## Input for this task

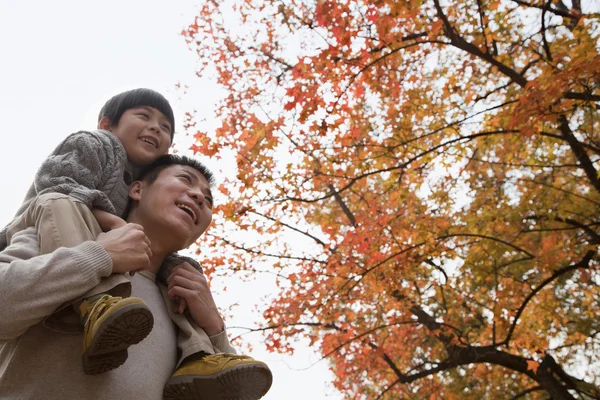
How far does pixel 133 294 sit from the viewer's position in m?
1.89

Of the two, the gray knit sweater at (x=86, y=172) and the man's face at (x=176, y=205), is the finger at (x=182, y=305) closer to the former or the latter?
the man's face at (x=176, y=205)

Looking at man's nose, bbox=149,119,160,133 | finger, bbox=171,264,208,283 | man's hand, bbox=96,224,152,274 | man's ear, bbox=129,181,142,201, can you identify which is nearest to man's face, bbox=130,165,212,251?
man's ear, bbox=129,181,142,201

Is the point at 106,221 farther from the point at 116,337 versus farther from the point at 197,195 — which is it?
the point at 116,337

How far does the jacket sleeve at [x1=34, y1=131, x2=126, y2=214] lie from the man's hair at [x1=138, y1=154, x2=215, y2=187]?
11.6 inches

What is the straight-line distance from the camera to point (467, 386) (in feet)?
29.3

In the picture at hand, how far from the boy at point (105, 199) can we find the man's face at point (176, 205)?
11 cm

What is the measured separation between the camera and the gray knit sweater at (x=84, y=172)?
180cm

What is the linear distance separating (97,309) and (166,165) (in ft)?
3.31

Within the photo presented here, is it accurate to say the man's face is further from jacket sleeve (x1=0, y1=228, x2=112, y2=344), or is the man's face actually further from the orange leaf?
the orange leaf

## Short task
Rewrite the items from the start up to and including the line with "11.6 inches", replacing "viewer's position" with "camera's position" and keeping everything else the same. Leave out the pictures.

## Result of the task
How far does pixel 133 294 sit from the camera's position in m?
1.89

Of the two, the gray knit sweater at (x=86, y=172) and the man's face at (x=176, y=205), is the finger at (x=182, y=305) closer to the former or the latter?
the man's face at (x=176, y=205)

Looking at man's nose, bbox=149,119,160,133 | finger, bbox=171,264,208,283 | man's hand, bbox=96,224,152,274 | man's ear, bbox=129,181,142,201, can you identify which is nearest to man's face, bbox=130,165,212,251?
man's ear, bbox=129,181,142,201

Is the point at 106,221 farther from the point at 116,337 versus farther from the point at 197,195 — which is it?
the point at 116,337

How far does the jacket sleeve at [x1=34, y1=131, x2=126, y2=214] lie from the man's hair at [x1=138, y1=154, x2=215, y2=187]?
11.6 inches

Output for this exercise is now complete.